The Best Time To Eat Protein
By: Maria Viall CHHP, CNP, ROHP
It is well known that protein is a necessary macronutrient the body needs to maintain health. Proteins are the building blocks of the body due to its muscle building, repair and wound healing properties. Protein molecules help make up hair, tendons and even play a role in our cognitive health.
It’s safe to say, protein is a must in our daily diet. However, when you eat your protein can have an effect on your overall health as well.
Expert opinions on meal timing can vary drastically from 1 meal a day all the way to 6-8 mini-meals. What used to be a 3 times a day routine has now become an all day grazing event in terms of eating frequency. Some experts believe the “grazing culture” is correlated to increasing levels of obesity, blood sugar issues and sleep disturbances, as it causes the body to constantly be digesting nutrients which adds to increased internal stress to the body.
What we do know is a complete meal containing the macronutrients fat, fiber and most importantly, protein. Protein will help keep you feeling satisfied longer than either carbohydrates or fat. Adequate amounts at each meal help keep you from experiencing in-between meal “hanger” (anger caused by hunger), blood sugar dips and constant cravings.
This begins right away in the morning with your first meal of the day…breakfast. A recent study found that individuals who ate a breakfast high in whey protein reported less hunger and had lower post-meal blood sugar spikes. They even lost more weight than the groups that ate other foods for breakfast.
The conclusion was that whey protein has a significant role in decreasing levels of the hunger hormone grehlin, which is released by the stomach in response to low blood sugar levels.
It sends signals to your brain that you’re hungry. Grehlin is suppressed following a meal, especially one high in protein.

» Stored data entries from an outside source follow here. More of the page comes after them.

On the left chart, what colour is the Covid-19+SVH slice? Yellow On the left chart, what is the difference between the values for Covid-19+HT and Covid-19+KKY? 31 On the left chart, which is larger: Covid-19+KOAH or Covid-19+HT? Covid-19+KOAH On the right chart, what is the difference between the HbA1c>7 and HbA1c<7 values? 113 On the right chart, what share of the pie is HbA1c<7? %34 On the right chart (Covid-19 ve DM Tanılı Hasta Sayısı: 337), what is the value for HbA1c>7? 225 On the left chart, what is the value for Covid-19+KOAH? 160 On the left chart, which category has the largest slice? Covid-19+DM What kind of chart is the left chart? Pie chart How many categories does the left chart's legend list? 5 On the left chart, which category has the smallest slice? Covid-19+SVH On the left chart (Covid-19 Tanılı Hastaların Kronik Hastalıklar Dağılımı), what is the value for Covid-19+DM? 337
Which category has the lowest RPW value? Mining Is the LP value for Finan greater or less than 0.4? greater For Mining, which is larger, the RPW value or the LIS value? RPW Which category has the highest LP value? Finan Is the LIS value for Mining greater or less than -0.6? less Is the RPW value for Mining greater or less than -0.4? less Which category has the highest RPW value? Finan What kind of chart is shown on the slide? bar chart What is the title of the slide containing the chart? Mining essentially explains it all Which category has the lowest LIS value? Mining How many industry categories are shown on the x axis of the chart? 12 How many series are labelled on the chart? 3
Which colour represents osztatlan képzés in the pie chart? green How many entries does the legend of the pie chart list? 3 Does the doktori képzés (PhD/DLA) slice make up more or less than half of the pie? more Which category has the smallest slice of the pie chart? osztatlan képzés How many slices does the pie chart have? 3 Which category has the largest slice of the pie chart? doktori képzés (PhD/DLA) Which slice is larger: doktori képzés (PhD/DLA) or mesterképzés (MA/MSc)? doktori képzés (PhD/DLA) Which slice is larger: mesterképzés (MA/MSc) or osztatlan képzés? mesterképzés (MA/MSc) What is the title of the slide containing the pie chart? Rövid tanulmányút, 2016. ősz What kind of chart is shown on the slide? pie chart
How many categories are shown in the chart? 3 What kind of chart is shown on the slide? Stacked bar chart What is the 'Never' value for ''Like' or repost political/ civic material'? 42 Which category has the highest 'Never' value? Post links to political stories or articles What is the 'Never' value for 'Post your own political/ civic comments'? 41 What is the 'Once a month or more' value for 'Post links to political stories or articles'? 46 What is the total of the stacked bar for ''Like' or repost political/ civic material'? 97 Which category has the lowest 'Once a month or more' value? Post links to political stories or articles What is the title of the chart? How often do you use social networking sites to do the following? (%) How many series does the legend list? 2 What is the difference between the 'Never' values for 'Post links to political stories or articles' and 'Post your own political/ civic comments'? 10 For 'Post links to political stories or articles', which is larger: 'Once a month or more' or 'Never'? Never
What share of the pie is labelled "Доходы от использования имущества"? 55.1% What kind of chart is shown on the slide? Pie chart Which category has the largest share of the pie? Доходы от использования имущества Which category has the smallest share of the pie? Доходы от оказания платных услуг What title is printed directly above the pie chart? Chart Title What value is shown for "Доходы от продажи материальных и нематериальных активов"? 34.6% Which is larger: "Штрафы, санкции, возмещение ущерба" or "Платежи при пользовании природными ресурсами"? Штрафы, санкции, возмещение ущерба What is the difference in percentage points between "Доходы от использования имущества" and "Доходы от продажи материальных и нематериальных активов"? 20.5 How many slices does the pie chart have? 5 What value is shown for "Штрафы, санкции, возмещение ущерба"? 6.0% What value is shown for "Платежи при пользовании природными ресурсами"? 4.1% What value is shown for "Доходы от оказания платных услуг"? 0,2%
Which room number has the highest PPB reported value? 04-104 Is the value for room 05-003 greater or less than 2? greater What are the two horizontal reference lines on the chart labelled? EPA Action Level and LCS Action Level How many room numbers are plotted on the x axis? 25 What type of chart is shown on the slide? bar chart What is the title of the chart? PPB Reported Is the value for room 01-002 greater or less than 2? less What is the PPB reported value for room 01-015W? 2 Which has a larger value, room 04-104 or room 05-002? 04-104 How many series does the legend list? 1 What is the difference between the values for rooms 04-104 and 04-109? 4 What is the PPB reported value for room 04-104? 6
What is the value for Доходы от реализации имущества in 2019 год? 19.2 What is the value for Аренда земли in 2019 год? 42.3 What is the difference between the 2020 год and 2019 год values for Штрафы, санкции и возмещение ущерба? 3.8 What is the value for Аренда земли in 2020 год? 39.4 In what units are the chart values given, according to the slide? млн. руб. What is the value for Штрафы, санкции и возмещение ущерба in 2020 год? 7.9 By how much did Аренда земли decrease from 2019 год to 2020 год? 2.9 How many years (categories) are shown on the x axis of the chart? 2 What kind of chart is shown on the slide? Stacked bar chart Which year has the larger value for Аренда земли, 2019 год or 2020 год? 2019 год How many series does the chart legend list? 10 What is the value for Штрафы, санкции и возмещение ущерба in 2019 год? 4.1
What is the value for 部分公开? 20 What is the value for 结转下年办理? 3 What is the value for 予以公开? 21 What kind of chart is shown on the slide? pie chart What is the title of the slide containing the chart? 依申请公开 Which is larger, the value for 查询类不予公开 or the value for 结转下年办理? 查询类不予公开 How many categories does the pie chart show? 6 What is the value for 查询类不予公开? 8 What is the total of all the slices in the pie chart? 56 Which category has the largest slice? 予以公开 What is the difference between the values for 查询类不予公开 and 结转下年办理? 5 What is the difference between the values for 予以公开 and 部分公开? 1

So, if your current breakfast is a granola bar, bowl of cereal or perhaps black coffee, this may be attributing to that midday energy dip and afternoon carb craving. Implementing whey protein in the form of a shake or even added to oatmeal can give you that extra boost to keep energy, blood sugar levels and appetite stable.
Another study compared the results of eating equal amounts of protein at all three meals versus eating most of your daily protein at dinner. Interestingly enough, the group that consumed a steady percentage of protein at each meal showed an increase in the body’s ability to utilize the protein consumed.
This may give some explanation to that less than restful sleep after a heavy 12 oz steak dinner. It might be smarter to schedule that business meeting at lunchtime rather than dinner.
At the same time, consuming some protein at your evening meal can decrease digestive stress and even help with muscle production.
Choosing easier-to-digest proteins such as whey protein, lentils, beans or lean meats may be more beneficial at this time of day.
Starting your day off with a protein rich breakfast and consuming even amounts at each meal rather than eating a large amount at night, may have a positive effect on how you look and feel. It goes to show that getting the right amounts of adequate protein is just as important as knowing the most effective times to consume it can make a big difference in both your daily and overall health.